Disastrous consequences
In Germany, sex work is legalized at the federal level, but local governments are allowed to set additional rules. For example, a new federal law has been in effect since 2017, including a registration obligation for sex workers, mandatory annual ‘consultations’ about health risks, and a permit requirement for brothels. Some regions also charge a sum of money for registration, others set extra conditions, or have few offices where you can get a permit.
Hamburg is relatively mild, says De Rivière. “In cities such as Bremen and Munich, the law has been used to make sex work almost impossible.”
According to Marjan Wijers, who is doing PhD research into sex work in Germany, the consequences of the new law are ‘quite disastrous’. “Sex workers who cannot or do not want to register have been forced into illegality. This has created an industry of people who earn money to help them bypass bureaucracy and recruit clients.
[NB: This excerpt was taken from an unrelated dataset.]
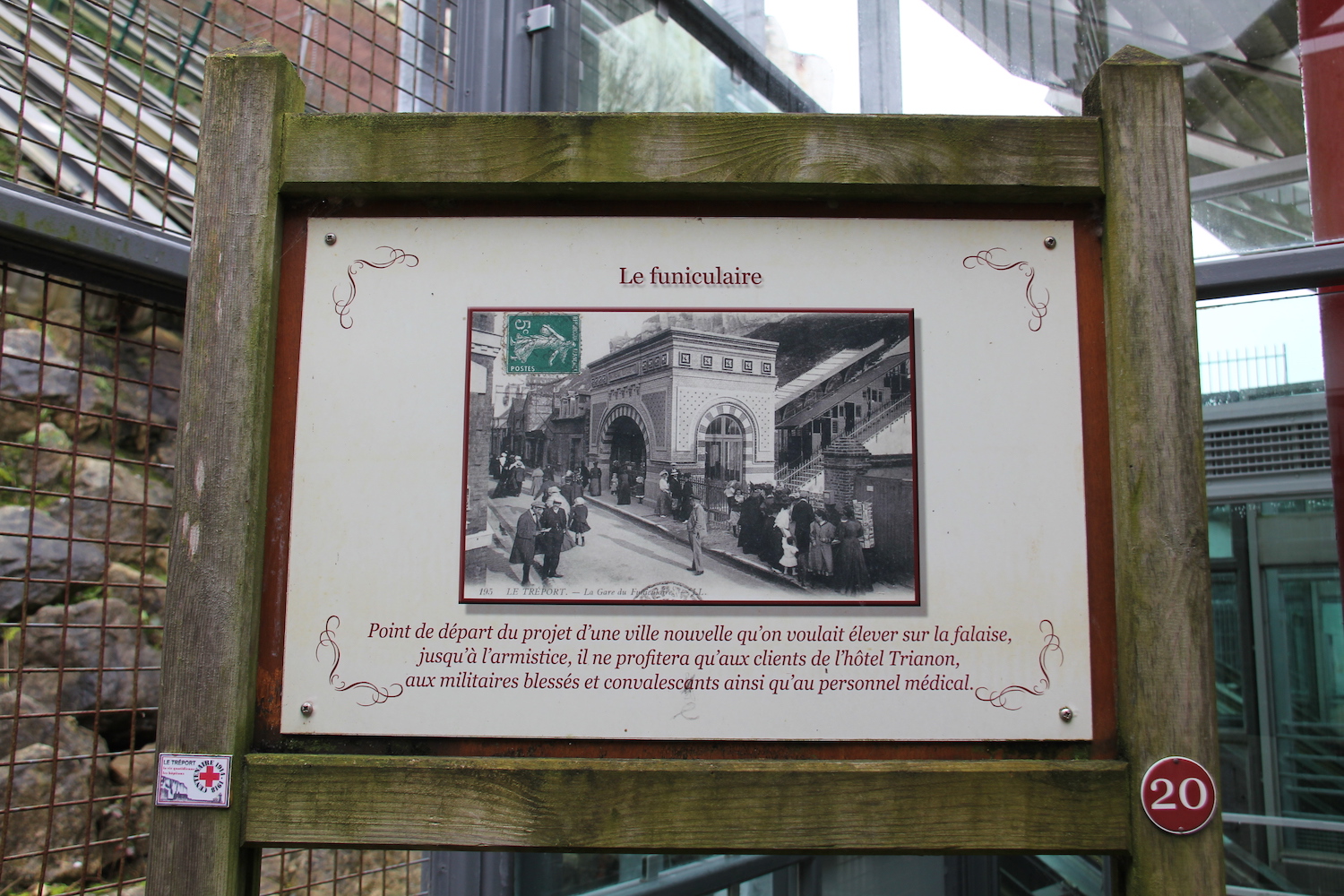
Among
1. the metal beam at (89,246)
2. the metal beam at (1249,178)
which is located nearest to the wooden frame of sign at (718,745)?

Sex workers have therefore become more dependent and they are less likely to go to the police because they themselves are punishable.”
In addition, Wijers saw large brothels improve, at the expense of small-scale collectives. “They did not meet the permit requirements, for example that you are no longer allowed to sleep and work in one place.”
Fine for unprotected sex
The argument is that compulsory registration protects sex workers and prevents trafficking in women. Wijers: “But recent research shows that trafficking in women was already decreasing in Germany. There is nothing to indicate that this law has had any influence on that. The discussion about sex work is driven enormously by ideology and emotion, and hardly by facts.”
Klee has also always spoken strongly against the registration obligation, and the fact that sex workers have to surrender their privacy. “And moreover: such rules do not apply to any other profession. We want equal treatment.”
The law also contains strange details. For example, customers risk a fine of 50,000 euros for unprotected sex. “Do the police then walk into a room during sex to check whether someone has a condom on? It is actually symbolic politics.”